======== Excerpted text ========

In the present case, Mrs. Johnson testified that she had checked the northwest bedroom earlier in the evening of 24 March, that the pillow was on the bed and the bed was made. Officer Daniels identified Exhibit 13A as the piece of material found in the northwest bedroom beside the pillow which was on the floor near the bed. He identified Exhibit 13B as the pillowcase that was found cut up and balled up under the chair in the southwest bedroom, Mrs. Johnson’s room. From this evidence the jury could infer that the defendant had taken off the pillowcase in the northwest bedroom for use as a mask to hide his identity from the occupants of the house or as a means of subduing the occupants who he knew lived there. We hold that these two State’s exhibits were relevant and admissible in evidence. This assignment is overruled.

[2] Defendant next contends that the trial court erred in denying his motion to dismiss the indictment on the grounds that the evidence taken in the light most favorable to the State was insufficient to show an intent to commit larceny. This contention is without merit. Intent is a mental attitude which can seldom be proved by direct evidence, but must ordinarily be proved by circumstances from which it can be inferred. State v. Little, 278 N.C. 484, 180 S.E. 2d 17 (1971); State v. Arnold, 264 N.C. 348, 141 S.E. 2d 473 (1965); 2 Strong, N. C. Index 2d, Criminal Law § 2, p. 481.

======== Data lines ========

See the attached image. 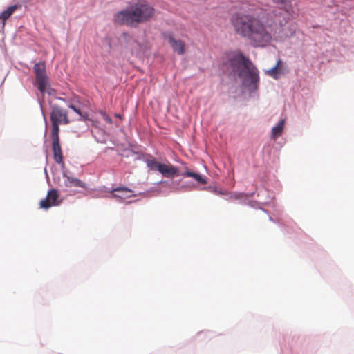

========

_Task requirements_. From the court opinion excerpt, write out the passage word for word, starting at "In the present" and ending at "assignment is overruled.".

_Result for this exercise_.
In the present case, Mrs. Johnson testified that she had checked the northwest bedroom earlier in the evening of 24 March, that the pillow was on the bed and the bed was made. Officer Daniels identified Exhibit 13A as the piece of material found in the northwest bedroom beside the pillow which was on the floor near the bed. He identified Exhibit 13B as the pillowcase that was found cut up and balled up under the chair in the southwest bedroom, Mrs. Johnson’s room. From this evidence the jury could infer that the defendant had taken off the pillowcase in the northwest bedroom for use as a mask to hide his identity from the occupants of the house or as a means of subduing the occupants who he knew lived there. We hold that these two State’s exhibits were relevant and admissible in evidence. This assignment is overruled.